Pour couronner la journée, il y avait le soir, à la tombée de la nuit, un spectacle aquatique à ne pas manquer. Aussi décidèrent-ils de dîner sur place, et même dans le meilleur restaurant du site, joliment appelé: "La moule en folie".

C'était Adolf qui invitait, car il venait la semaine précédente d'hériter de toute la fortune de sa tante Marguerite, fille naturelle du Maréchal Fritz Rommel, morte à quatre-vingt dix-sept ans en s'écriant une dernière fois: "Gott mit uns."

Ils commandèrent donc le menu le plus cher, à trois cents vingt-deux francs toutes taxes comprises, et qui proposait, entre autres merveilles culinaires, une assiette de fruits de mer.

- "Ch'adore les vruits de mer, disait Hans, che n'en ai pas manché depuis la guerre."

- "Zeux de chez Mouloud n'étaient pas drès bons," se souvenait Helmut.

- "Oui mais là on fa ze récaler," disait Adolf en se frottant les mains.

Mais quelle ne fut pas leur surprise lorsqu'ils virent arriver, en guise de fruits de mer, une misérable assiette de spaghetti, sur lesquels trois moules minuscules se couraient après.

- "Z'en est drop, hurla Adolf. Maîdre d'hôdel, che fous prie! Ze ne zont pas des vruits de mer !"

- "Que Monsieur l'officier me pardonne, s'inclina le maître d'hôtel, mais que Monsieur l'officier veuille donc examiner de plus près son assiette. Monsieur l'officier verra qu'elle est en forme de coquille Saint-Jacques. C'est donc bien d'une assiette de fruits de mer qu'il s'agit."

- "Ja, z'est frai, mein Führer, il a raisson, s'écrièrent Helmut et Hans. Et en plus, il gomprend l'allemand, zelui-là. Ze n'est bas gomme Rachid et Mouloud."

- "Mais si cela peut être agréable à Monsieur l'officier, je peux lui proposer un plat de remplacement, poursuivit le maître d'hôtel. Notre chef de cuisine a justement préparé aujourd'hui du chou farci aux fruits de mer."

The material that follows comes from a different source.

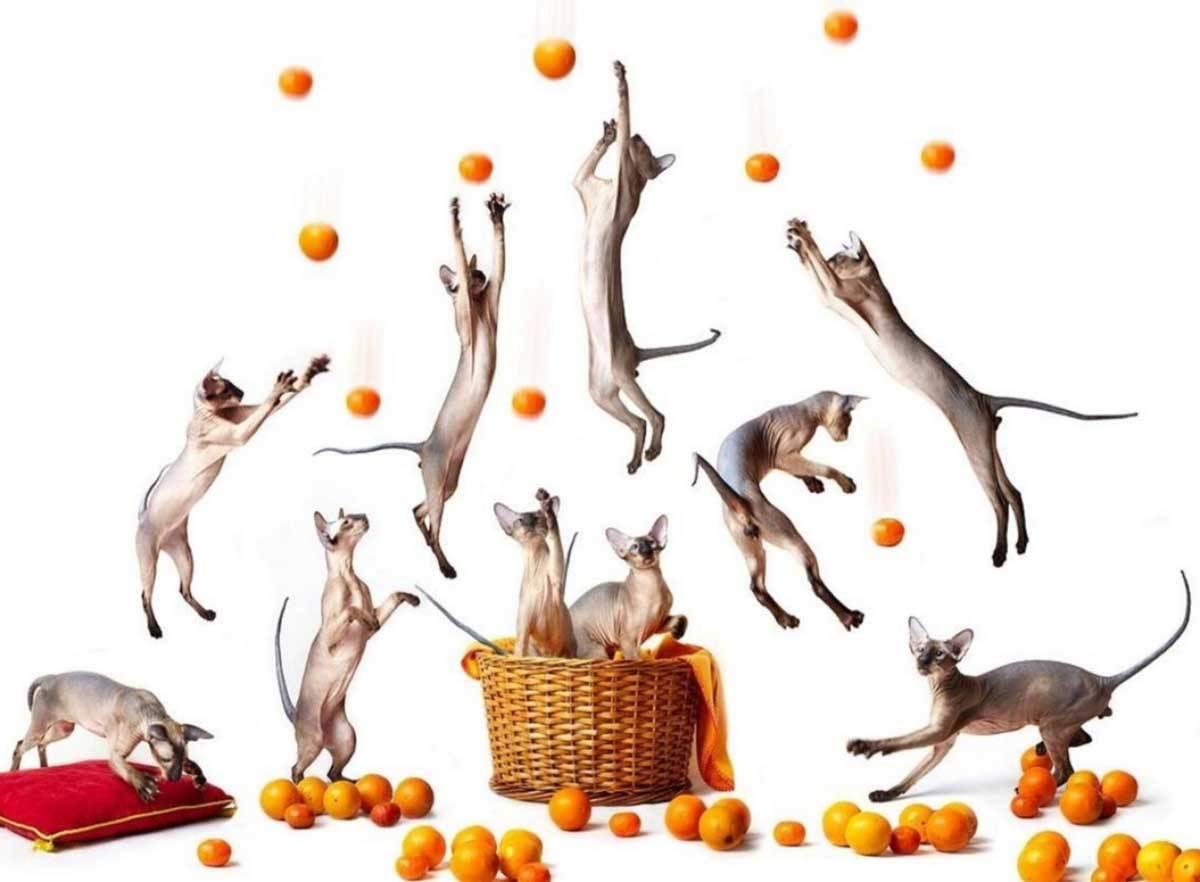 Запах цитрусовых для кошек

- "Nein, danke schön, répondit Adolf sombrement. Mais bermeddez-moi de fous invormer que che ne zuis pas ovvizier."

- "Il n'y a pas de mal, Monsieur l'officier," fit le maître d'hôtel en s'inclinant.

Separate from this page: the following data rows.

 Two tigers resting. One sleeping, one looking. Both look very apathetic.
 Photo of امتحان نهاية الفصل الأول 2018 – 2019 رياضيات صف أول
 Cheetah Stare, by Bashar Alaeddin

Le maître d'hôtel s'en fut, laissant Adolf, Hans et Helmut à leurs spaghetti, après avoir discrètement soufflé au serveur et en ricanant: "Je t'en foutrai, moi, du Deutschland über alles et du Gott mit uns. Ils connaisent pas encore Saïd, ces trois grosses andouilles."

Heureusement le spectacle aquatique, ensuite, fut si féérique qu'il leur fit oublier les spaghetti. Il y avait des jets d'eau de toutes les couleurs, des feux d'artifice, des rayons laser qui faisaient des petits bonshommes qui couraient dans tous les sens, et ils eurent même l'impression de voir passer un cheval blanc au galop.

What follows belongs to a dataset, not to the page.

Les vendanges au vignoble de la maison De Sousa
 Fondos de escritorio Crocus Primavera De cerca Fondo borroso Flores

- "Ach ! Ils zont vorts, zes Vranzais," disait Hans.

- "Ze n'est pas édonnant qu'ils aient gagné la guerre," précisait Helmut.

- " Che me rabbelle gu'afant le guerre, ils tizaient: "Nous faincrons barze gue nous zommes les blus vorts. Ils ne ze drombaient pas te peaugoup. On n'aurait chamais dû les addaguer." murmurait Adolf, soudain tout triste.

Le spectacle terminé, les lumières commencèrent à s'éteindre. Il ne faisait plus très chaud, tout à coup. Les trois vieux soldats se digèrent lentement vers la sortie, et vers leur autocar, que Monsieur Abaleschleus était encore occupé à saboter. Ils n'y prêtèrent aucune attention. De plus, leurs bottes leur faisaient très mal aux pieds.

Leurs yeux s'embuaient de larmes à l'évocation silencieuse de leurs vieux souvenirs de guerre. Le pauvre Monsieur Maréchal était peut-être mort, à présent. Et Mouloud ? Et Rachid ? Qu'étaient-ils devenus ? Avaient-ils fait des progrès en allemand ? Les trois hommes s'étreignirent brusquement.

- "Ach, Helmut, la guerre, gross malheur !" dit Hans en pleurant.

- "Jawohl, Hans, sehr gross malheur, répondit Helmut, qui éclata soudain en sanglots, et en blus, che ne zais bas guoi vaire de mes douze boîtes de brézervatifs."

- "Ach, zi du feux, dit Adolf d'une voix brisée, che les tonnerai à mon bedit-vils. Za lui zera udile, à l'Univerzidé de Heidelberg."

- "Ach, folondiers, mein Führer, dit Helmut. Et gomment il z'abbelle, déchà, fotre bedit-vils ?"

- "Mamadou N'golo, dit fièrement Adolf. Z'est un sbézialisde de la liddéradure allemande du zeisième ziègle. Zurdout Goedhe, che grois."